When you feel that familiar unease, think of it as a part of you that believes you deserve more in life and it wants you to have love. This unsettled energy in you wants to be expressed through a romantic relationship. We think the triggers that show up during holiday season are bad, but the stress is actually caused by a battle between the part that wants love and the part of you that resists it.
Many people try to drown their relationship-related sadness with too many drinks at the company holiday party. They numb away that voice inside that says, "I want that too!" when they see a happy couple, or feel left out in a sea of families. Do you ever feel like that? If so, you understand the desire to run and hide and feel sorry for yourself — instead of facing your current reality. The key to finding love is inside the trigger. The idea of having a loving relationship should create excitement and anticipation, not pain. The discomfort is a clue that your desire for love is clouded with a lesser desire to feel good enough, worthy, or secure through another person. Your mind is reflecting back (by the way of emotional triggers) what you can't consciously see about your true beliefs around love.

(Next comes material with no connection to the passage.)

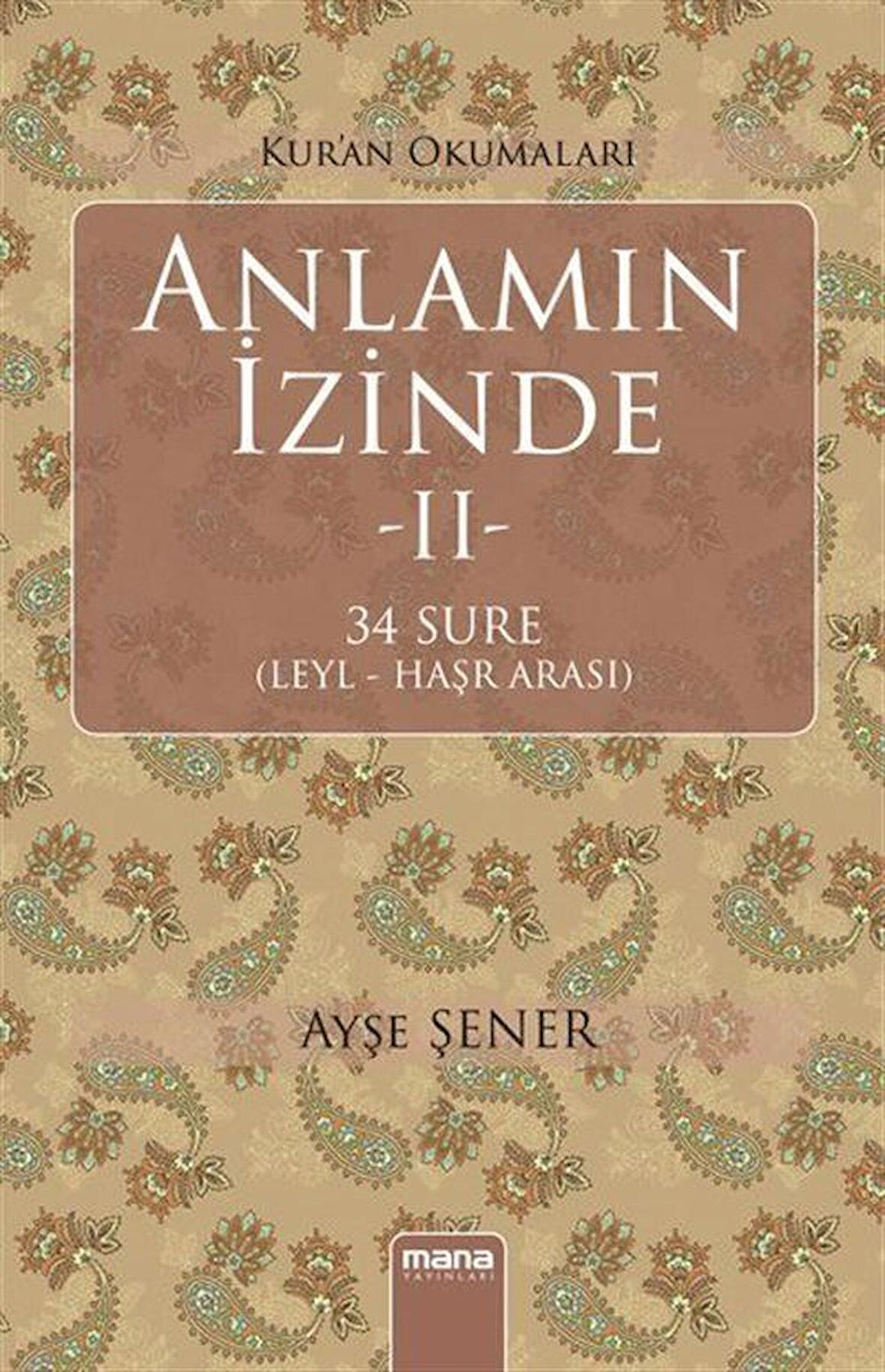 Anlamın İzinde 2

If you truly believed love was possible and it was only a matter of time, then you wouldn't be emotionally tossed around when your cousin, co-worker or best-friend gets engaged. You would see their results as a reminder that love is also possible for you. You would be filled with joy for them and feel love is closer than ever.
Of course, we are not perfect! Knowing this intellectually is a lot easier than embodying it in your heart as true. In order to transcend your old way of thinking, you can start with using your holiday blues as a transformational tool.

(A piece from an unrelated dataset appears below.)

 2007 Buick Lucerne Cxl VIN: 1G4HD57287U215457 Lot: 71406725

- First step: Identify the feeling. Is it fear, anxiety, anger?
- Second step: Ask yourself truthfully, would meeting someone alleviate this feeling or magnify it?
- Third step: Give the feeling a character name (Scrooge comes to mind).

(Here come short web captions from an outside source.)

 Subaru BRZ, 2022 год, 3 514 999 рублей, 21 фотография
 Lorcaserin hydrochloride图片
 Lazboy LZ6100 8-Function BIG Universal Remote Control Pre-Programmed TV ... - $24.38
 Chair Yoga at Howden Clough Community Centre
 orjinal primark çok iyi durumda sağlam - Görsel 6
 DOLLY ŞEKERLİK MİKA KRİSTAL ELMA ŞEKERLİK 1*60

- Fourth step: Ask your inner scrooge what it really needs to feel better. Keep asking the question until you get to a feeling.
- Fifth Step: Find ways to give yourself this feeling every day so you don't feel dependent on getting it from others.
As you practice this exercise, you will notice that you are not as triggered anymore. You will start to say, "Good for them!" when you see a happy couple or "Yes!" with joyful anticipation. Happy couples are the positive aspects of your shadow. If you don't see people in love, you couldn't possibly have the potential inside of you.
Remember that the energy you put out is reflected back to you. Holding fear, anger, and anxiety will only bring more circumstances that reinforce those feelings. Why not focus on the happiness and joy so you can transform your external reality into circumstances and people who reflect that back? When you realize that the power and choice has always been inside of you as to how to feel and what you create, you tap into the limitless imagination of your spirit or soul. You start creating miracles in your love life.
So go ahead: thank all those gooey, happy couples for reminding you of what is possible — and you will be celebrating the new year with a lasting relationship sooner than you think.